Thankfully, I have a near photographic memory which was the main reason I was a straight A student before dropping out of high school. I had a Target audition to go to now.
When I walked inside the Santa Monica building, I noticed parents trying to force their distracted kids to rehearse lines. Then I noticed a group of adult actors with Down Syndrome going over scripts. When I finally found my room number, I spotted a row of girls my age and older sitting outside. One was more beautiful than the next.
There was a sign-in sheet asking for name, phone number and agency. I debated whether to leave the agency space blank but wrote down “Model Emporium” and grabbed the sides.
After about 20 minutes of watching each girl go in and out of the audition room, it was my turn. There was a camera with a young female assistant standing behind it and a grumpy bearded man sitting down. The woman instructed me to say my name, hold up my hands and turn around slowly showing the front, back and side profile of my body. She then handed me a box and told me to improvise with the items inside while I said the lines.
I first pulled out a kite and muttered to myself, “How am I supposed to fly a kite without wind?”
“You’re a spicy one, aren’t you?” the man said, smiling.
I took out a shovel and looked around the room. “Where’s the sand?”
“Are you a comedienne, too?” he remarked.
I then spotted a volleyball. This I could work with. I placed the ball in position, said my lines and slammed a winning shot, which nearly hit him.
“Thanks for waking me up. Where have you been been hiding?”
“In Selma, California.”
He burst out laughing and offered me the job on the spot. I couldn’t believe it. I decided to treat myself to an iced tea at a nearby coffee shop. Then my phone rang.
“If you ever go behind my back again and use my company name, we won’t be working together anymore,” Laurie spat out.
“I just wanted to pay for my own pictures.”
“The shoot is in Venice next week,” she said and then hung up.
My phone immediately rang again. This time it was Dad. He didn’t pretend to want me back. He said he’d still keep me on his cell phone plan but only until I got on my own two feet. I guess he’d failed to read the part in the parenting handbook that says kids need more than a cell phone to survive. After I hung up, the realization hit me. And it hit me hard. I was now on my own. There was no turning back. Because there was nothing to go back to. No Mom. No friends. No school. I had never felt more scared in my life.
I looked around at all the people sitting and drinking coffee in the sunshine of the patio as the palm trees hovered above like gigantic feathers. Everyone was talking about films, shows, deals and scripts. I was now in a city of dreamers and makers. And, in this moment, I decided I was going to make something of my life.
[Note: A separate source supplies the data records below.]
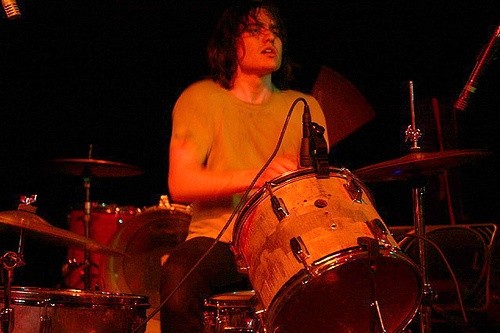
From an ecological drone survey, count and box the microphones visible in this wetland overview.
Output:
[454,26,500,111]
[0,0,22,21]
[300,105,313,166]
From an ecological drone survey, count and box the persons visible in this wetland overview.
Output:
[160,0,330,333]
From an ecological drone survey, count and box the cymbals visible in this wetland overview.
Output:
[353,149,493,182]
[55,159,139,178]
[0,211,131,258]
As I drove down Hollywood Boulevard back to the musician’s place, I was excited. I had gotten a job, and I couldn’t wait to tell him how I had landed it. I noticed a car parked in front of the garage, but it wasn’t his. He had given me an extra pair of house keys so I let myself in. I heard a couple of voices. As soon as I walked into his bedroom, I saw him kissing another girl the same way he had kissed me the night before and the night before that.
My brain quickly shifted into get-shit-done mode, just like it had when I found Mom lying lifeless on the kitchen floor: perform CPR, check pulse, call 911, call Dad, wait for paramedics, continue to perform CPR. Now it was time for a new checklist and another goodbye.
I collected my things in silence as the musician followed me from room to room saying that he wasn’t a bad guy. I walked out of the house to my car with all my stuff spilling out of my arms.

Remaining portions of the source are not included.